Input for this task »
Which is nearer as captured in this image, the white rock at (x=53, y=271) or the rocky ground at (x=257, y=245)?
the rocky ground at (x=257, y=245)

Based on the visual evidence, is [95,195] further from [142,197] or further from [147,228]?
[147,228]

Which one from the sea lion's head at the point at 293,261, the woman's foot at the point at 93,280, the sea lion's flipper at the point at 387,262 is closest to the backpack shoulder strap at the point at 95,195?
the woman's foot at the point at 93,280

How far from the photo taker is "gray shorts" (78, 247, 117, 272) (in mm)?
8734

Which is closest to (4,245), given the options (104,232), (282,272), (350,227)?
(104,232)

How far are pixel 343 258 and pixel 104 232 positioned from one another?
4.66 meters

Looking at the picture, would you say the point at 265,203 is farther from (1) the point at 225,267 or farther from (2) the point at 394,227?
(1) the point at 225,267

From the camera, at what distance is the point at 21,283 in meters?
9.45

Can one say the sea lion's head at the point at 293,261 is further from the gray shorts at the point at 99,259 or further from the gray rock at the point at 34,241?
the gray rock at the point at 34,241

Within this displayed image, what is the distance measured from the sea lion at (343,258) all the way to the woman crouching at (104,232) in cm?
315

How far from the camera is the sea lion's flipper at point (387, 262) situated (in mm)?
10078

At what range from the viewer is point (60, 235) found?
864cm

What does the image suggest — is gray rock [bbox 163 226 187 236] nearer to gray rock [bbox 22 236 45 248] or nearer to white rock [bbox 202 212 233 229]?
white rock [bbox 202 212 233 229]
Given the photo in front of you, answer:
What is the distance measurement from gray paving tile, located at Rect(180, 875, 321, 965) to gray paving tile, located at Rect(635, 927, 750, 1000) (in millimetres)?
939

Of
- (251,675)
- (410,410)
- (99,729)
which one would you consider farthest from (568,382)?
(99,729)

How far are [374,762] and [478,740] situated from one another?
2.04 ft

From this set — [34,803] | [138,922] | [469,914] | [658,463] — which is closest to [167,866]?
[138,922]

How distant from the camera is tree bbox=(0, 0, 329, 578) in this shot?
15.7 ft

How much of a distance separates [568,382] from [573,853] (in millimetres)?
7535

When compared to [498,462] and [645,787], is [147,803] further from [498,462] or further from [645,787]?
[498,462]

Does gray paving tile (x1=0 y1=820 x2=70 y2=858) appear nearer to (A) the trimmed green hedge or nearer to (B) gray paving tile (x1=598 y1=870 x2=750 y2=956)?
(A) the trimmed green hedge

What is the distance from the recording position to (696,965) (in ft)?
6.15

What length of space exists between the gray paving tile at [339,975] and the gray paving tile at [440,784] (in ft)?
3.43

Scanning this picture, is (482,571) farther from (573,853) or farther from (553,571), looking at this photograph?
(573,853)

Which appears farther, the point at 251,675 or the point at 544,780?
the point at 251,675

Task »
Reproduce all of the data above, substituting "concrete slab" for every occurrence of "gray paving tile" and leaving everything else unchanged.

Result of the task »
Which is nearer as captured in this image, the white rock at (x=53, y=271) or the rocky ground at (x=257, y=245)?
the rocky ground at (x=257, y=245)

Based on the visual evidence, is [95,195] further from [142,197] or further from [147,228]?
[147,228]

Which one from the sea lion's head at the point at 293,261, the woman's foot at the point at 93,280, the sea lion's flipper at the point at 387,262 is closest to the backpack shoulder strap at the point at 95,195?
the woman's foot at the point at 93,280

How far from the photo taker is "gray shorts" (78, 247, 117, 272) (in mm)?
8734

Which is closest to (4,245), given the options (104,232), (282,272), (350,227)?
(104,232)

How far are pixel 343 258 and pixel 104 232 positioned from one another?
4.66 meters

Looking at the picture, would you say the point at 265,203 is farther from (1) the point at 225,267 or farther from (2) the point at 394,227?
(1) the point at 225,267

From the camera, at what distance is the point at 21,283 in meters?
9.45

Can one say the sea lion's head at the point at 293,261 is further from the gray shorts at the point at 99,259 or further from the gray rock at the point at 34,241?
the gray rock at the point at 34,241

Within this displayed image, what is the distance measured from the sea lion at (343,258) all the way to the woman crouching at (104,232) in cm?
315

How far from the camera is the sea lion's flipper at point (387, 262) situated (in mm)?
10078

At what range from the viewer is point (60, 235) found?
864cm

What does the image suggest — is gray rock [bbox 163 226 187 236] nearer to gray rock [bbox 22 236 45 248] or nearer to white rock [bbox 202 212 233 229]?
white rock [bbox 202 212 233 229]
Given the photo in front of you, answer:
What is the distance measurement from concrete slab, located at Rect(180, 875, 321, 965) to concrete slab, located at Rect(635, 927, 750, 1000) (in millimetres)?
939

Of
- (251,675)
- (410,410)
- (99,729)
which one would you consider farthest from (568,382)?
(99,729)

How far are [374,762] and [478,740] situated from one another?
2.04 ft

From this set — [34,803] | [138,922] | [469,914] | [658,463] — which is closest to [167,866]?
[138,922]

How distant from the camera is tree bbox=(0, 0, 329, 578) in this shot?
15.7 ft

How much of a distance separates [568,382] from [573,853] (in millimetres)?
7535

When compared to [498,462] and [645,787], is [147,803] further from [498,462] or further from [645,787]?
[498,462]

Does concrete slab (x1=0 y1=820 x2=70 y2=858) appear nearer to (A) the trimmed green hedge or nearer to (B) concrete slab (x1=598 y1=870 x2=750 y2=956)?
(A) the trimmed green hedge

What is the distance from the recording position to (696,965) (in ft)?
6.15

What length of space exists between the concrete slab at [339,975] and the concrete slab at [440,784] (in ft)?
3.43

Scanning this picture, is (482,571) farther from (573,853) or farther from (553,571), looking at this photograph?
(573,853)

Which appears farther, the point at 251,675 or the point at 544,780?
the point at 251,675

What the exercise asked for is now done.